Der Wintertourismus kam damals rasant in Schwung, die Rodel wurde zum populären Sportgerät. Davon zeugen Fotos vom damaligen Sortiment, die wir in unseren Geschäftsräumen ausgestellt haben. In der Wagnerei wurden ab dem Frühherbst und den ganzen Winter hindurch von mehreren Beschäftigten unzählige Rodeln in handwerklich hoher Qualität hergestellt. Sie gingen dann in den ganzen Bodenseeraum, aber auch nach Südtirol und in das Trentino.
Ab den 1970er Jahren bekam die Holzrodel durch Plastikschlitten erhebliche Konkurrenz. Darauf versuchten wir nach dem frühen Tod unseres Vaters 1982 als Gebrüder Johler OG in einer bis heute bestens funktionierenden, weil auf die Familie setzenden, Betriebsform zu reagieren. Unser Motto von Anfang an: Tradition und Innovation in Holz.
Jeder der Gebrüder Johler hat einen Brotberuf: Edmund ist Geschäftsführer einer Produktionsfirma für Leuchten im deutschen Tettnang. Stefan (der Schwager) war bis zu seiner Pensionierung in der Gemeindeverwaltung von Wolfurt tätig. Werner arbeitet als VicePresident Engineering in einem globalen Unternehmen bei Zürich. Und ich, der heimatverbundene Autor dieses Beitrags und stets mit einer Kolumne im reisemagazin bregenzerwald vertreten, unterrichte seit vielen Jahren an der Universität Tübingen Empirische Kulturwissenschaft. Jedes Jahr kommen wir zur Rodelproduktion in unsere in die Jahre gekommene Werkstätte in Alberschende: um Eschenholz zu kaufen und zu sägen, im Sommer die Kufen zu biegen, Stangen und Blöckle zu fertigen und die Rodeln zu „macha“, die im Herbst gepolstert und gesohlt werden. Jeden Winter findet bei uns zu Hause in Alberschwende, Gschwend 341, der Verkauf statt.
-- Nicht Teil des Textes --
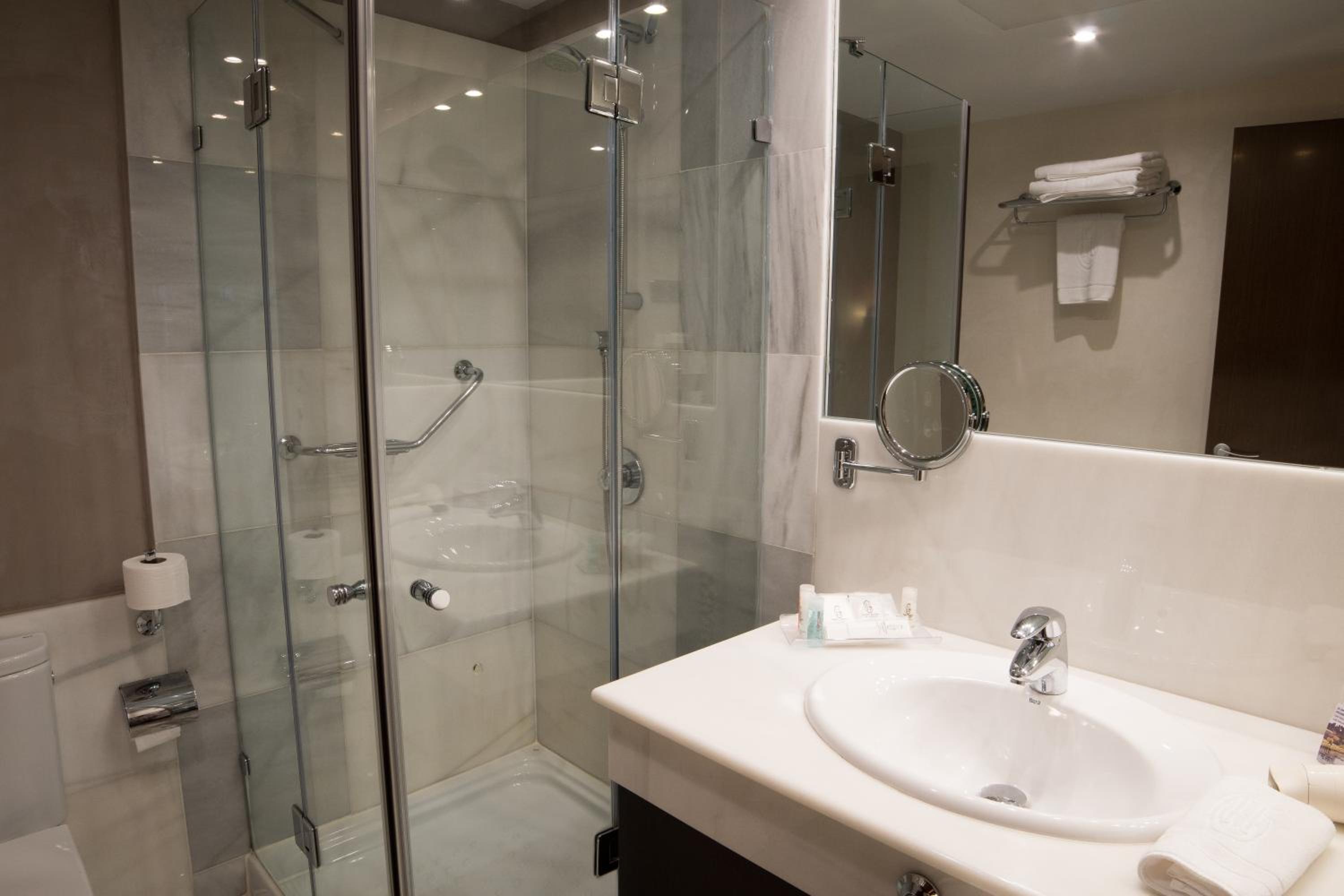 Superior Double or Twin Room - Photo 3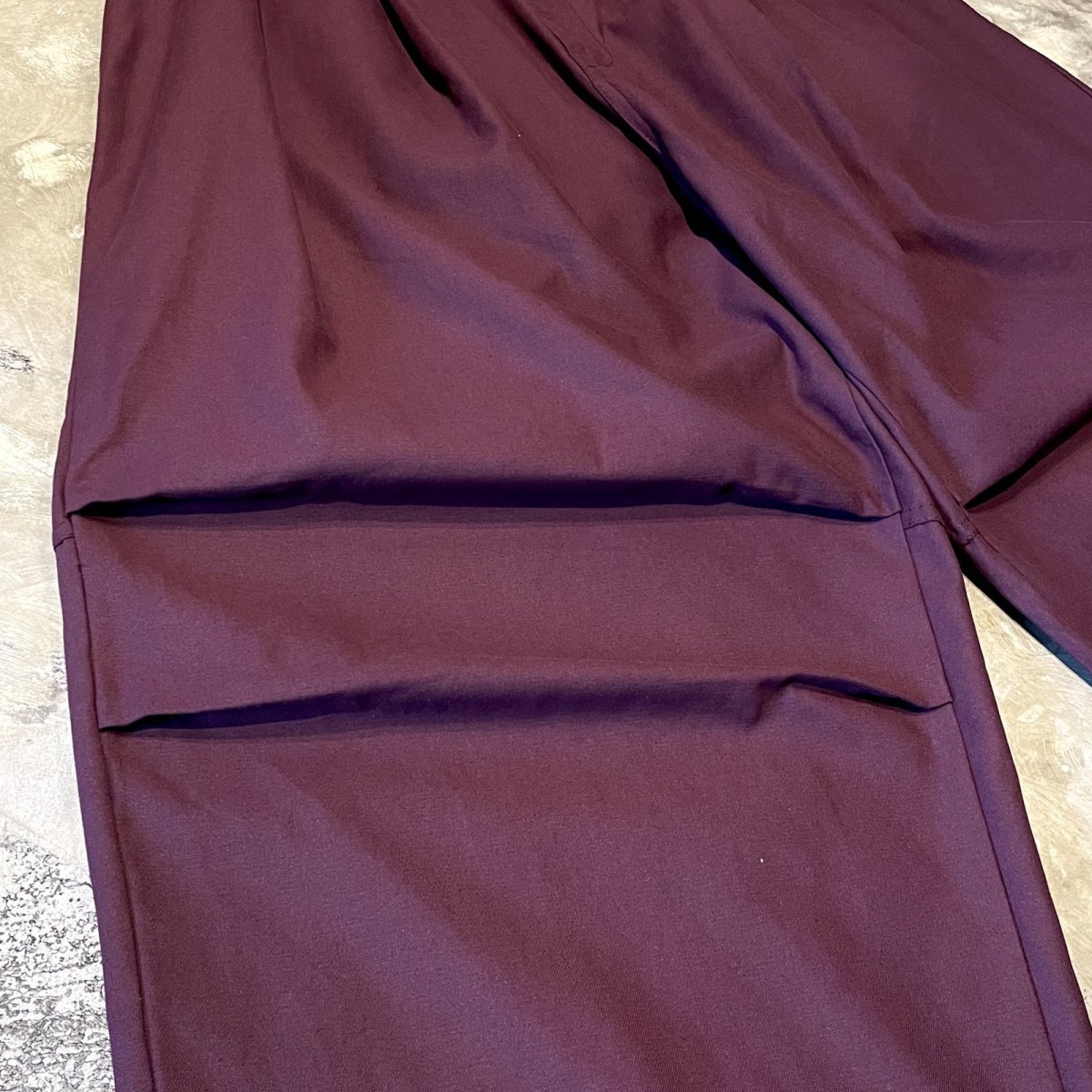 画像5: 【WONDERGROUND】KNEE TUCK COLOR COTTON WIDE PANTS / BURGUNDY / OS (5)
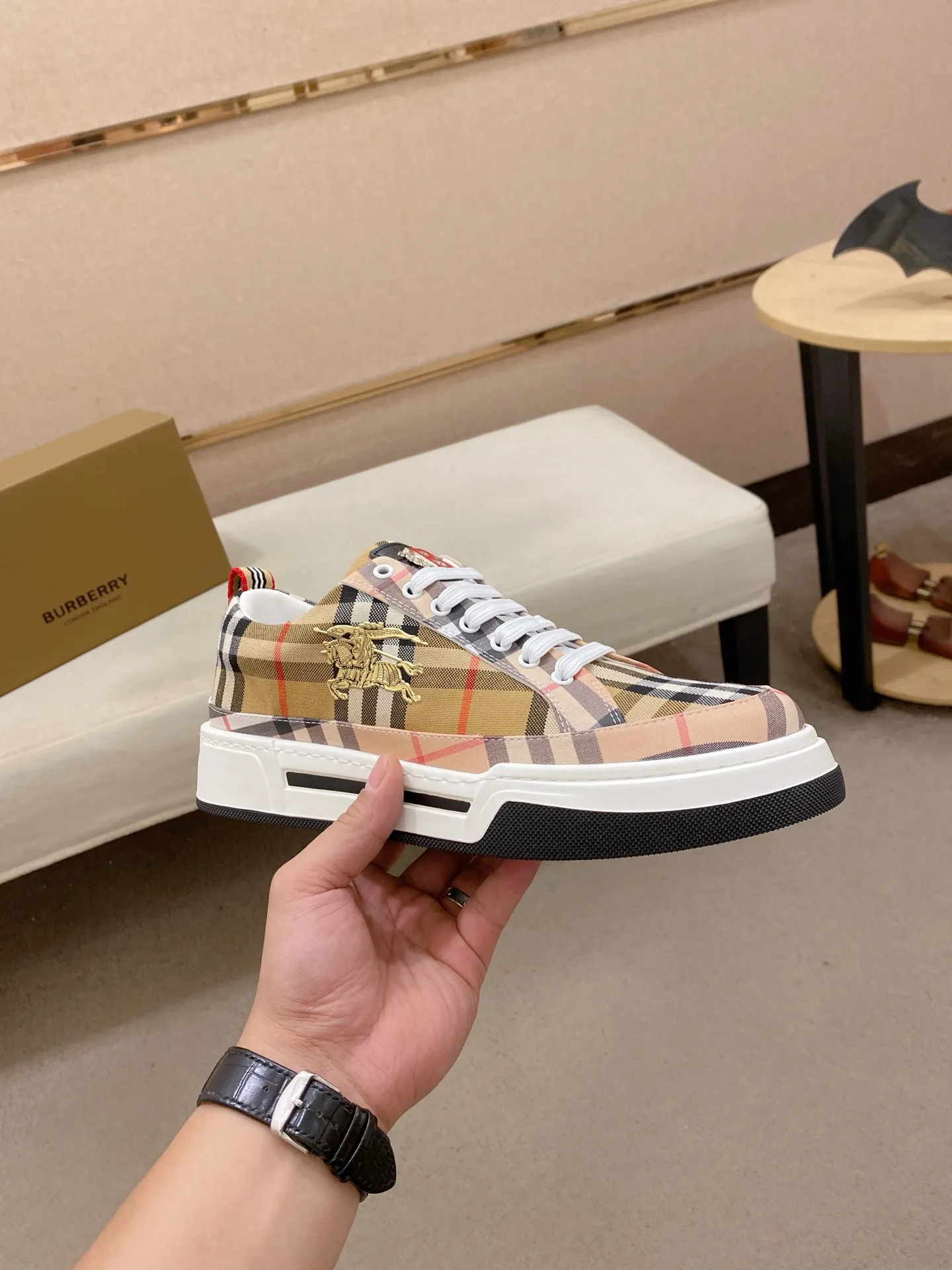 Men's shoes 💰: 420💰🇮🇹🇮🇹BURBERRY's top purchasing agents are available simultaneously at the counter. 🔍🔍On sale at the same time. Positive code number: 38-44 Italian imported first-layer cowhide with fabric. Fully imported sheepskin lining, sole: the original sole is specially provided by the original factory, the exclusive movable molded sole is super comfortable, the original factory follows the order, 🔍🔍high quality, you can go in and out of the counter at will, welcome to compare. Can be customized. 45 non-refundable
Wir haben uns in dritter Generation bewusst dafür entschieden, die Wagnerei als Familienbetrieb fortzuführen. Unsere Rodelproduktion setzt daher auf Tradition sowie Erfahrung. Und natürlich ist uns Nachhaltigkeit ebenso wichtig wie das Festhalten an regionalen Wirtschaftskreisläufen: Das für die Rodelherstellung notwendige Eschenholz stammt nur aus heimischen Wäldern. Es wird zur richtigen Zeit gefällt und während mehrerer Monate luftgetrocknet. Ebenso umweltverträglich sind das als Feuchtigkeitsschutz eingesetzte Leinöl und die für die Polsterung verwendeten Jutegurten. Dies, aber mehr noch unsere gemeinsame Arbeit macht aus unserer Sicht unsere Rodel so besonders. Mit viel Stolz führen wir am Eingang des Bregenzerwaldes unser altes Handwerk fort.
Zu Maria Empfängnis am 8. Dezember findet in Alberschwende am Dorfplatz der Christkindlmarkt statt. Unter der tausendjährigen Linde vor der Kirche gibt es gut zu essen und zu trinken, außerdem werden allerlei handwerkliche Erzeugnisse zum Kauf angeboten, darunter auch die Alberschwender Rodel. Kommen Sie doch einmal vorbei. Ich erzähle Ihnen gern weitere Geschichten zur Rodel und ihrem Bau. Sie können dabei das Sportgerät aus Holz gleich in die Hand nehmen und seine Besonderheit fühlen. Und im Fall des Falles ist der nächste verschneite Rodelhang nicht weit.